Tensions within NATO over the Trump administration’s campaign to pressure allies on defense spending reflect “growing pains” rather than a crisis, the U.S. ambassador to the alliance told CNBC on Monday.
“The target is that Europe takes over the conventional defense of the European continent,” he said. “We’re not going away, we’re just doing less,” Ambassador Matthew Whitaker said about the U.S. involvement in European defense and security, ahead of the NATO summit in Ankara, Turkey this week.
Whitaker said he saw current tensions around European governments’ defense spending as “growing pains.”
“I see these as just the challenges that we’ve worked through before,” he said, highlighting uneven defense spending by European countries, including what he referred to as “laggards” that will have to commit to growing that number over the next decade.
At last year’s NATO Summit in The Hague, the Netherlands, allies agreed on a defense spending target of 5% of GDP by 2035, including 3.5% on core defense spending.
It was widely seen as a breakthrough for the transatlantic alliance, and came after years of pressure from Washington.

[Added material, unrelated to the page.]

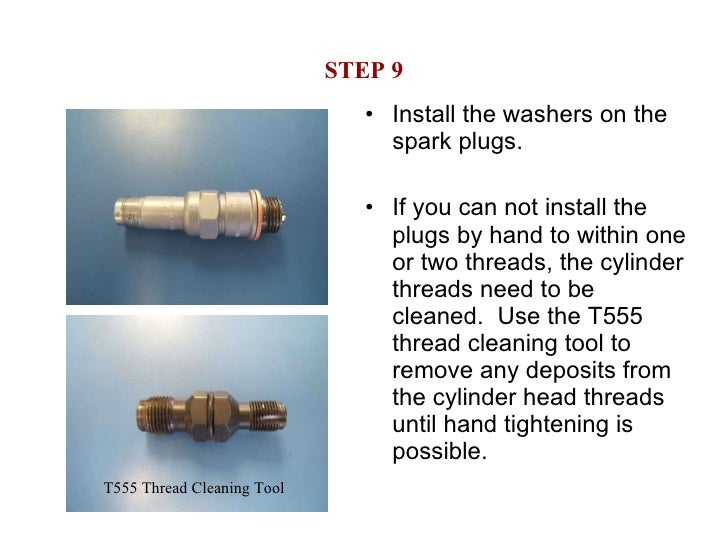 STEP 9

T555 Thread Cleaning Tool

• Install the washers on the spark plugs.

• If you can not install the plugs by hand to within one or two threads, the cylinder threads need to be cleaned. Use the T555 thread cleaning tool to remove any deposits from the cylinder head threads until hand tightening is possible.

NATO Secretary General Mark Rutte has said that the task ahead is “to turn Allied commitments into concrete results,” as world leaders meet in Ankara on Tuesday and Wednesday.

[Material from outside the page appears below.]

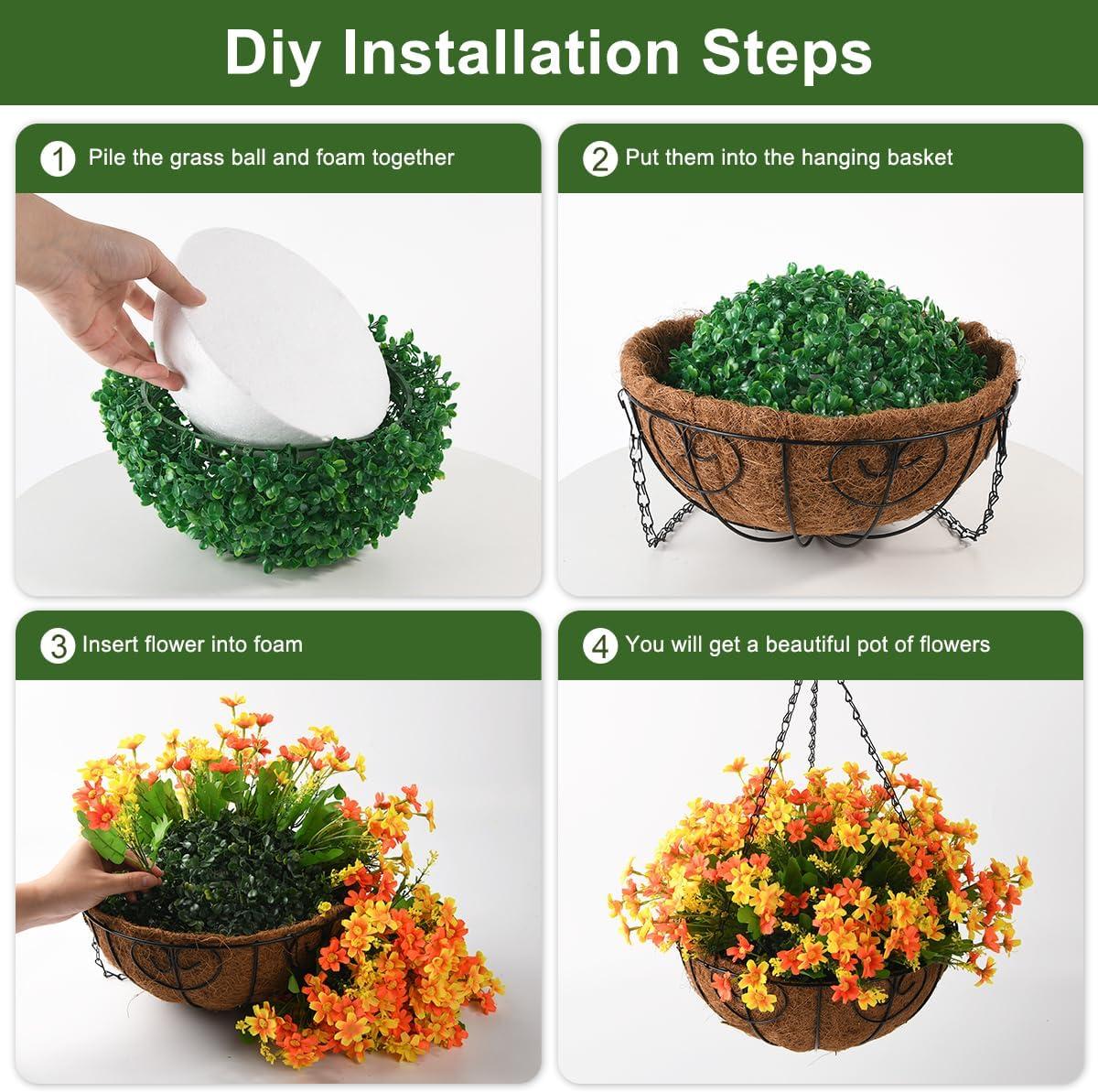 Diy Installation Steps

1 Pile the grass ball and foam together

2 Put them into the hanging basket

3 Insert flower into foam

4 You will get a beautiful pot of flowers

Security analysts have said that the summit is going to center around “burden shifting,” with allies weighing how to organize defense without the U.S. at the center.
It comes as U.S. War Secretary Pete Hegseth in June announced a review of American forces in Europe and warned that allies failing to meet spending commitments could face consequences.
Rutte said at a press conference on Monday that the U.S. was “bringing NATO closer together” and that it was “wise” to have regular reviews of defense spending.

NATO allies need to translate economic means into military capabilities, overcome fragmented national defense industries, and cut red tape, Rutte said. He also said “tens of billions in new contracts” would be announced at the summit.
Whitaker highlighted Germany, Poland, the Baltic countries, and Denmark as clear-eyed about how to address security challenges.
Most European countries have significantly raised defense spending after years of U.S. security guarantees. However, some, like the U.K. and France, face more difficult budgetary trade-offs and fiscal restraints than others.
“NATO and our allies were asleep,” Whitaker said. “We have revived it, and now we’re just seeing what that process looks like.”